(CNSNews.com) - Former President Bill Clinton, writing in an op ed in the Washington Post last month, said that he signed the Defense of Marriage Act (DOMA) in 1996 because it would stave off efforts to amend the U.S. Constitution to limit marriage to the union of one man and one woman.
He cited the senators who made that claim in an amicus brief to the U.S. Supreme Court, which recently heard the case to overturn DOMA -- a law that defines marriage for federal purposes as a union between one man and on woman -- and another on a California constitutional amendment to limit marriage to the union of one man or one woman and will rule on both this summer.
“It was under these circumstances that DOMA came to my desk, opposed by only 81 of the 535 members of Congress,” Clinton said in the commentary.
But in 1996, at the time he signed DOMA into law, the then-president said he had “long opposed” the federal government approving by recognition same-sex marriage.
“I have long opposed governmental recognition of same-gender marriages and this legislation is consistent with that position,” Clinton said in the statement.
“The act confirms the right of each state to determine its own policy with respect to same gender marriage and clarifies for purposes of federal law the operative meaning of the terms ‘marriage’ and ‘spouse.’”

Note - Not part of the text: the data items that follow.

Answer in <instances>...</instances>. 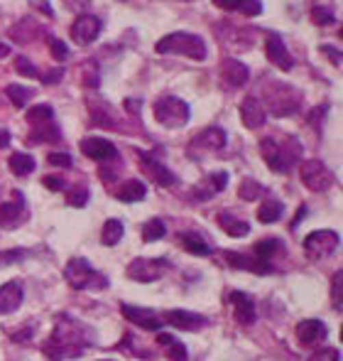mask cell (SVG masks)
<instances>
[{
	"instance_id": "3957f363",
	"label": "cell",
	"mask_w": 343,
	"mask_h": 361,
	"mask_svg": "<svg viewBox=\"0 0 343 361\" xmlns=\"http://www.w3.org/2000/svg\"><path fill=\"white\" fill-rule=\"evenodd\" d=\"M155 52L160 54H184L189 59H196V62H204L206 59V45L204 40L194 32H172V35L162 37V40L155 45Z\"/></svg>"
},
{
	"instance_id": "ac0fdd59",
	"label": "cell",
	"mask_w": 343,
	"mask_h": 361,
	"mask_svg": "<svg viewBox=\"0 0 343 361\" xmlns=\"http://www.w3.org/2000/svg\"><path fill=\"white\" fill-rule=\"evenodd\" d=\"M25 288L20 280H10L5 286H0V315H12L23 305Z\"/></svg>"
},
{
	"instance_id": "52a82bcc",
	"label": "cell",
	"mask_w": 343,
	"mask_h": 361,
	"mask_svg": "<svg viewBox=\"0 0 343 361\" xmlns=\"http://www.w3.org/2000/svg\"><path fill=\"white\" fill-rule=\"evenodd\" d=\"M167 258H135L128 266V278L138 280V283H155L167 273Z\"/></svg>"
},
{
	"instance_id": "cb8c5ba5",
	"label": "cell",
	"mask_w": 343,
	"mask_h": 361,
	"mask_svg": "<svg viewBox=\"0 0 343 361\" xmlns=\"http://www.w3.org/2000/svg\"><path fill=\"white\" fill-rule=\"evenodd\" d=\"M214 5L221 8V10H228V12H243L248 18L262 12L260 0H214Z\"/></svg>"
},
{
	"instance_id": "836d02e7",
	"label": "cell",
	"mask_w": 343,
	"mask_h": 361,
	"mask_svg": "<svg viewBox=\"0 0 343 361\" xmlns=\"http://www.w3.org/2000/svg\"><path fill=\"white\" fill-rule=\"evenodd\" d=\"M123 233H125L123 222H118V219H108V222L103 224V231H101V241H103V246H116L118 241L123 239Z\"/></svg>"
},
{
	"instance_id": "e575fe53",
	"label": "cell",
	"mask_w": 343,
	"mask_h": 361,
	"mask_svg": "<svg viewBox=\"0 0 343 361\" xmlns=\"http://www.w3.org/2000/svg\"><path fill=\"white\" fill-rule=\"evenodd\" d=\"M142 241L152 244V241H160L164 239V233H167V226H164L162 219H150L147 224H142Z\"/></svg>"
},
{
	"instance_id": "9c48e42d",
	"label": "cell",
	"mask_w": 343,
	"mask_h": 361,
	"mask_svg": "<svg viewBox=\"0 0 343 361\" xmlns=\"http://www.w3.org/2000/svg\"><path fill=\"white\" fill-rule=\"evenodd\" d=\"M162 320L181 332H199V329L209 327V317L189 312V310H169V312H164Z\"/></svg>"
},
{
	"instance_id": "8d00e7d4",
	"label": "cell",
	"mask_w": 343,
	"mask_h": 361,
	"mask_svg": "<svg viewBox=\"0 0 343 361\" xmlns=\"http://www.w3.org/2000/svg\"><path fill=\"white\" fill-rule=\"evenodd\" d=\"M265 192V187L260 185V182H255V180H245L243 185H240V189H238V194L243 199H248V202H253V199H257L260 194Z\"/></svg>"
},
{
	"instance_id": "4dcf8cb0",
	"label": "cell",
	"mask_w": 343,
	"mask_h": 361,
	"mask_svg": "<svg viewBox=\"0 0 343 361\" xmlns=\"http://www.w3.org/2000/svg\"><path fill=\"white\" fill-rule=\"evenodd\" d=\"M282 214H285V204L277 202V199H268V202L260 204V209H257V219H260L262 224H275L282 219Z\"/></svg>"
},
{
	"instance_id": "f5cc1de1",
	"label": "cell",
	"mask_w": 343,
	"mask_h": 361,
	"mask_svg": "<svg viewBox=\"0 0 343 361\" xmlns=\"http://www.w3.org/2000/svg\"><path fill=\"white\" fill-rule=\"evenodd\" d=\"M105 361H111V359H105Z\"/></svg>"
},
{
	"instance_id": "8fae6325",
	"label": "cell",
	"mask_w": 343,
	"mask_h": 361,
	"mask_svg": "<svg viewBox=\"0 0 343 361\" xmlns=\"http://www.w3.org/2000/svg\"><path fill=\"white\" fill-rule=\"evenodd\" d=\"M81 152L86 158L96 160V163H111V160L118 158V148L105 138H84Z\"/></svg>"
},
{
	"instance_id": "30bf717a",
	"label": "cell",
	"mask_w": 343,
	"mask_h": 361,
	"mask_svg": "<svg viewBox=\"0 0 343 361\" xmlns=\"http://www.w3.org/2000/svg\"><path fill=\"white\" fill-rule=\"evenodd\" d=\"M226 261L231 263V268L236 270H248V273H255V275H270L275 273V266L270 261H262V258H253V256H245V253H236V251H226L223 253Z\"/></svg>"
},
{
	"instance_id": "ffe728a7",
	"label": "cell",
	"mask_w": 343,
	"mask_h": 361,
	"mask_svg": "<svg viewBox=\"0 0 343 361\" xmlns=\"http://www.w3.org/2000/svg\"><path fill=\"white\" fill-rule=\"evenodd\" d=\"M329 337V329L321 320H304L297 325V339L304 347H316Z\"/></svg>"
},
{
	"instance_id": "f546056e",
	"label": "cell",
	"mask_w": 343,
	"mask_h": 361,
	"mask_svg": "<svg viewBox=\"0 0 343 361\" xmlns=\"http://www.w3.org/2000/svg\"><path fill=\"white\" fill-rule=\"evenodd\" d=\"M8 167L15 177H27L35 170V158L27 155V152H12L10 160H8Z\"/></svg>"
},
{
	"instance_id": "d6986e66",
	"label": "cell",
	"mask_w": 343,
	"mask_h": 361,
	"mask_svg": "<svg viewBox=\"0 0 343 361\" xmlns=\"http://www.w3.org/2000/svg\"><path fill=\"white\" fill-rule=\"evenodd\" d=\"M265 54H268V59L272 62L275 67H279L282 71H290L292 67H294V59H292L290 49H287L285 40L279 35H272L268 37V45H265Z\"/></svg>"
},
{
	"instance_id": "4fadbf2b",
	"label": "cell",
	"mask_w": 343,
	"mask_h": 361,
	"mask_svg": "<svg viewBox=\"0 0 343 361\" xmlns=\"http://www.w3.org/2000/svg\"><path fill=\"white\" fill-rule=\"evenodd\" d=\"M101 27H103L101 18H96V15H81V18H76L74 25H71V37H74V42H79V45H91V42L99 37Z\"/></svg>"
},
{
	"instance_id": "484cf974",
	"label": "cell",
	"mask_w": 343,
	"mask_h": 361,
	"mask_svg": "<svg viewBox=\"0 0 343 361\" xmlns=\"http://www.w3.org/2000/svg\"><path fill=\"white\" fill-rule=\"evenodd\" d=\"M157 344L162 347L164 356H167L169 361H186L189 359V354H186L184 344L179 342V339H175L172 334H157Z\"/></svg>"
},
{
	"instance_id": "681fc988",
	"label": "cell",
	"mask_w": 343,
	"mask_h": 361,
	"mask_svg": "<svg viewBox=\"0 0 343 361\" xmlns=\"http://www.w3.org/2000/svg\"><path fill=\"white\" fill-rule=\"evenodd\" d=\"M10 145V133L5 128H0V148H8Z\"/></svg>"
},
{
	"instance_id": "ee69618b",
	"label": "cell",
	"mask_w": 343,
	"mask_h": 361,
	"mask_svg": "<svg viewBox=\"0 0 343 361\" xmlns=\"http://www.w3.org/2000/svg\"><path fill=\"white\" fill-rule=\"evenodd\" d=\"M47 160H49V165H54V167H71L69 152H52Z\"/></svg>"
},
{
	"instance_id": "816d5d0a",
	"label": "cell",
	"mask_w": 343,
	"mask_h": 361,
	"mask_svg": "<svg viewBox=\"0 0 343 361\" xmlns=\"http://www.w3.org/2000/svg\"><path fill=\"white\" fill-rule=\"evenodd\" d=\"M8 54H10V47H8L5 42H0V59L8 57Z\"/></svg>"
},
{
	"instance_id": "f35d334b",
	"label": "cell",
	"mask_w": 343,
	"mask_h": 361,
	"mask_svg": "<svg viewBox=\"0 0 343 361\" xmlns=\"http://www.w3.org/2000/svg\"><path fill=\"white\" fill-rule=\"evenodd\" d=\"M312 18H314V23L316 25H321V27H324V25H333L336 23V15H333V10L331 8H314V10H312Z\"/></svg>"
},
{
	"instance_id": "bcb514c9",
	"label": "cell",
	"mask_w": 343,
	"mask_h": 361,
	"mask_svg": "<svg viewBox=\"0 0 343 361\" xmlns=\"http://www.w3.org/2000/svg\"><path fill=\"white\" fill-rule=\"evenodd\" d=\"M42 185H45L47 189H52V192H62V189H64V180H62V177H54V175L45 177Z\"/></svg>"
},
{
	"instance_id": "f6af8a7d",
	"label": "cell",
	"mask_w": 343,
	"mask_h": 361,
	"mask_svg": "<svg viewBox=\"0 0 343 361\" xmlns=\"http://www.w3.org/2000/svg\"><path fill=\"white\" fill-rule=\"evenodd\" d=\"M309 361H341V351L338 349H321V351H316Z\"/></svg>"
},
{
	"instance_id": "2e32d148",
	"label": "cell",
	"mask_w": 343,
	"mask_h": 361,
	"mask_svg": "<svg viewBox=\"0 0 343 361\" xmlns=\"http://www.w3.org/2000/svg\"><path fill=\"white\" fill-rule=\"evenodd\" d=\"M228 300H231V305H233V317H236L238 325H243V327L255 325L257 312H255V303H253L251 297L245 295V292L236 290V292H231Z\"/></svg>"
},
{
	"instance_id": "b9f144b4",
	"label": "cell",
	"mask_w": 343,
	"mask_h": 361,
	"mask_svg": "<svg viewBox=\"0 0 343 361\" xmlns=\"http://www.w3.org/2000/svg\"><path fill=\"white\" fill-rule=\"evenodd\" d=\"M15 69H18L20 74H25V76H35V79H40V69H37V67L32 65L27 57H18V59H15Z\"/></svg>"
},
{
	"instance_id": "7bdbcfd3",
	"label": "cell",
	"mask_w": 343,
	"mask_h": 361,
	"mask_svg": "<svg viewBox=\"0 0 343 361\" xmlns=\"http://www.w3.org/2000/svg\"><path fill=\"white\" fill-rule=\"evenodd\" d=\"M20 258H25V251H0V268L3 266H10V263H18Z\"/></svg>"
},
{
	"instance_id": "7a4b0ae2",
	"label": "cell",
	"mask_w": 343,
	"mask_h": 361,
	"mask_svg": "<svg viewBox=\"0 0 343 361\" xmlns=\"http://www.w3.org/2000/svg\"><path fill=\"white\" fill-rule=\"evenodd\" d=\"M260 152L272 172L287 175V172L299 163V158H302V143H299L294 135H285L282 140L265 138L260 143Z\"/></svg>"
},
{
	"instance_id": "60d3db41",
	"label": "cell",
	"mask_w": 343,
	"mask_h": 361,
	"mask_svg": "<svg viewBox=\"0 0 343 361\" xmlns=\"http://www.w3.org/2000/svg\"><path fill=\"white\" fill-rule=\"evenodd\" d=\"M66 202H69L71 207H84V204L88 202V189L79 185L76 189H71V192L66 194Z\"/></svg>"
},
{
	"instance_id": "7dc6e473",
	"label": "cell",
	"mask_w": 343,
	"mask_h": 361,
	"mask_svg": "<svg viewBox=\"0 0 343 361\" xmlns=\"http://www.w3.org/2000/svg\"><path fill=\"white\" fill-rule=\"evenodd\" d=\"M64 76V69H52V71H47V74H40V82L45 84H57L59 79Z\"/></svg>"
},
{
	"instance_id": "6da1fadb",
	"label": "cell",
	"mask_w": 343,
	"mask_h": 361,
	"mask_svg": "<svg viewBox=\"0 0 343 361\" xmlns=\"http://www.w3.org/2000/svg\"><path fill=\"white\" fill-rule=\"evenodd\" d=\"M93 347V329L81 325L79 320L69 315H59L54 320V329L45 344H42V354L49 361H64L81 356L86 349Z\"/></svg>"
},
{
	"instance_id": "9a60e30c",
	"label": "cell",
	"mask_w": 343,
	"mask_h": 361,
	"mask_svg": "<svg viewBox=\"0 0 343 361\" xmlns=\"http://www.w3.org/2000/svg\"><path fill=\"white\" fill-rule=\"evenodd\" d=\"M140 165H142V170H145L147 175L157 182L160 187H172L177 182L175 172H172L169 167H164L152 152H140Z\"/></svg>"
},
{
	"instance_id": "1f68e13d",
	"label": "cell",
	"mask_w": 343,
	"mask_h": 361,
	"mask_svg": "<svg viewBox=\"0 0 343 361\" xmlns=\"http://www.w3.org/2000/svg\"><path fill=\"white\" fill-rule=\"evenodd\" d=\"M277 253H285V244L279 239H262L255 244V256L262 261H272V256Z\"/></svg>"
},
{
	"instance_id": "5b68a950",
	"label": "cell",
	"mask_w": 343,
	"mask_h": 361,
	"mask_svg": "<svg viewBox=\"0 0 343 361\" xmlns=\"http://www.w3.org/2000/svg\"><path fill=\"white\" fill-rule=\"evenodd\" d=\"M189 116H192L189 104L177 99V96H162V99L155 101V118H157V123H162L164 128H184L189 123Z\"/></svg>"
},
{
	"instance_id": "8992f818",
	"label": "cell",
	"mask_w": 343,
	"mask_h": 361,
	"mask_svg": "<svg viewBox=\"0 0 343 361\" xmlns=\"http://www.w3.org/2000/svg\"><path fill=\"white\" fill-rule=\"evenodd\" d=\"M341 246V236L331 229H321V231H312L304 239V251H307L309 258H326L336 253V248Z\"/></svg>"
},
{
	"instance_id": "83f0119b",
	"label": "cell",
	"mask_w": 343,
	"mask_h": 361,
	"mask_svg": "<svg viewBox=\"0 0 343 361\" xmlns=\"http://www.w3.org/2000/svg\"><path fill=\"white\" fill-rule=\"evenodd\" d=\"M179 244L184 246L189 253H194V256H211V246L201 239V233H194V231L179 233Z\"/></svg>"
},
{
	"instance_id": "ab89813d",
	"label": "cell",
	"mask_w": 343,
	"mask_h": 361,
	"mask_svg": "<svg viewBox=\"0 0 343 361\" xmlns=\"http://www.w3.org/2000/svg\"><path fill=\"white\" fill-rule=\"evenodd\" d=\"M49 52H52V57L57 59V62H64V59L69 57V47L62 40H57V37H49Z\"/></svg>"
},
{
	"instance_id": "c3c4849f",
	"label": "cell",
	"mask_w": 343,
	"mask_h": 361,
	"mask_svg": "<svg viewBox=\"0 0 343 361\" xmlns=\"http://www.w3.org/2000/svg\"><path fill=\"white\" fill-rule=\"evenodd\" d=\"M321 52H326V54H331V65L341 67V49H333V47L324 45V47H321Z\"/></svg>"
},
{
	"instance_id": "d590c367",
	"label": "cell",
	"mask_w": 343,
	"mask_h": 361,
	"mask_svg": "<svg viewBox=\"0 0 343 361\" xmlns=\"http://www.w3.org/2000/svg\"><path fill=\"white\" fill-rule=\"evenodd\" d=\"M27 121L29 126L32 123H45V121H54V108L47 104H40V106H32L27 111Z\"/></svg>"
},
{
	"instance_id": "ba28073f",
	"label": "cell",
	"mask_w": 343,
	"mask_h": 361,
	"mask_svg": "<svg viewBox=\"0 0 343 361\" xmlns=\"http://www.w3.org/2000/svg\"><path fill=\"white\" fill-rule=\"evenodd\" d=\"M299 175H302V182L312 192H326L333 185L331 170L326 167L321 160H307L302 165V170H299Z\"/></svg>"
},
{
	"instance_id": "f1b7e54d",
	"label": "cell",
	"mask_w": 343,
	"mask_h": 361,
	"mask_svg": "<svg viewBox=\"0 0 343 361\" xmlns=\"http://www.w3.org/2000/svg\"><path fill=\"white\" fill-rule=\"evenodd\" d=\"M59 138H62V133H59L54 121L32 123V140L35 143H59Z\"/></svg>"
},
{
	"instance_id": "277c9868",
	"label": "cell",
	"mask_w": 343,
	"mask_h": 361,
	"mask_svg": "<svg viewBox=\"0 0 343 361\" xmlns=\"http://www.w3.org/2000/svg\"><path fill=\"white\" fill-rule=\"evenodd\" d=\"M64 278L74 290H105L108 288V278L93 270L86 258H71L64 266Z\"/></svg>"
},
{
	"instance_id": "44dd1931",
	"label": "cell",
	"mask_w": 343,
	"mask_h": 361,
	"mask_svg": "<svg viewBox=\"0 0 343 361\" xmlns=\"http://www.w3.org/2000/svg\"><path fill=\"white\" fill-rule=\"evenodd\" d=\"M240 121H243L245 128L257 130L265 126V108L255 96H245L243 104H240Z\"/></svg>"
},
{
	"instance_id": "74e56055",
	"label": "cell",
	"mask_w": 343,
	"mask_h": 361,
	"mask_svg": "<svg viewBox=\"0 0 343 361\" xmlns=\"http://www.w3.org/2000/svg\"><path fill=\"white\" fill-rule=\"evenodd\" d=\"M343 270L338 268V273L333 275V283H331V300H333V307L341 312V307H343Z\"/></svg>"
},
{
	"instance_id": "4316f807",
	"label": "cell",
	"mask_w": 343,
	"mask_h": 361,
	"mask_svg": "<svg viewBox=\"0 0 343 361\" xmlns=\"http://www.w3.org/2000/svg\"><path fill=\"white\" fill-rule=\"evenodd\" d=\"M116 197L120 199V202H142V199L147 197V187L145 182H140V180H128V182H123L120 189L116 192Z\"/></svg>"
},
{
	"instance_id": "f907efd6",
	"label": "cell",
	"mask_w": 343,
	"mask_h": 361,
	"mask_svg": "<svg viewBox=\"0 0 343 361\" xmlns=\"http://www.w3.org/2000/svg\"><path fill=\"white\" fill-rule=\"evenodd\" d=\"M304 211H307V209H304V207L297 211V216H294V222H292V229H297V226H299V222H302V219H304Z\"/></svg>"
},
{
	"instance_id": "d6a6232c",
	"label": "cell",
	"mask_w": 343,
	"mask_h": 361,
	"mask_svg": "<svg viewBox=\"0 0 343 361\" xmlns=\"http://www.w3.org/2000/svg\"><path fill=\"white\" fill-rule=\"evenodd\" d=\"M5 93H8V99L12 101V106H15V108H25V106L29 104V99L35 96V91H32V89L20 86V84H8Z\"/></svg>"
},
{
	"instance_id": "5bb4252c",
	"label": "cell",
	"mask_w": 343,
	"mask_h": 361,
	"mask_svg": "<svg viewBox=\"0 0 343 361\" xmlns=\"http://www.w3.org/2000/svg\"><path fill=\"white\" fill-rule=\"evenodd\" d=\"M120 312L130 325H138V327H142V329H152V332H155V329L162 327V320L147 307H135V305L120 303Z\"/></svg>"
},
{
	"instance_id": "7c38bea8",
	"label": "cell",
	"mask_w": 343,
	"mask_h": 361,
	"mask_svg": "<svg viewBox=\"0 0 343 361\" xmlns=\"http://www.w3.org/2000/svg\"><path fill=\"white\" fill-rule=\"evenodd\" d=\"M23 222H27V207L23 194L15 192V202L0 204V229H18Z\"/></svg>"
},
{
	"instance_id": "7402d4cb",
	"label": "cell",
	"mask_w": 343,
	"mask_h": 361,
	"mask_svg": "<svg viewBox=\"0 0 343 361\" xmlns=\"http://www.w3.org/2000/svg\"><path fill=\"white\" fill-rule=\"evenodd\" d=\"M226 185H228V172H211L204 182H199V185L194 187V197L196 199H211L214 194L223 192Z\"/></svg>"
},
{
	"instance_id": "e0dca14e",
	"label": "cell",
	"mask_w": 343,
	"mask_h": 361,
	"mask_svg": "<svg viewBox=\"0 0 343 361\" xmlns=\"http://www.w3.org/2000/svg\"><path fill=\"white\" fill-rule=\"evenodd\" d=\"M248 79H251V69L243 65V62H238V59H226L221 65V82L226 84L228 89H240L248 84Z\"/></svg>"
},
{
	"instance_id": "603a6c76",
	"label": "cell",
	"mask_w": 343,
	"mask_h": 361,
	"mask_svg": "<svg viewBox=\"0 0 343 361\" xmlns=\"http://www.w3.org/2000/svg\"><path fill=\"white\" fill-rule=\"evenodd\" d=\"M226 145V130L218 128V126H211V128L201 130L196 138L192 140V148H201V150H221Z\"/></svg>"
},
{
	"instance_id": "d4e9b609",
	"label": "cell",
	"mask_w": 343,
	"mask_h": 361,
	"mask_svg": "<svg viewBox=\"0 0 343 361\" xmlns=\"http://www.w3.org/2000/svg\"><path fill=\"white\" fill-rule=\"evenodd\" d=\"M218 226H221L228 236H233V239H243V236L251 233V224L238 219V216H233L231 211H221V214H218Z\"/></svg>"
}]
</instances>
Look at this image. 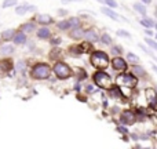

Clinton was clear in 1996 to dispel any idea that DOMA was discriminatory – as homosexual activists charged.
“I also want to make clear to all that the enactment of this legislation should not, despite the fierce and at times divisive rhetoric surrounding it, be understood to provide an excuse for discrimination, violence or intimidation against any person on the basis of sexual orientation,” Clinton said in the statement. ‘Discrimination, violence and intimidation for that reason, as well as others, violate the principle of equal protection under the law and have no place in American society.”
In his 2013 Washington Post op-ed, however, Clinton called DOMA discriminatory and called for it to be overturned.
“When I signed the bill, I included a statement with the admonition that ‘enactment of this legislation should not, despite the fierce and at times divisive rhetoric surrounding it, be understood to provide an excuse for discrimination,” Clinton said. “Reading those words today, I know now that, even worse than providing an excuse for discrimination, the law is itself discriminatory.
“It should be overturned,” Clinton said.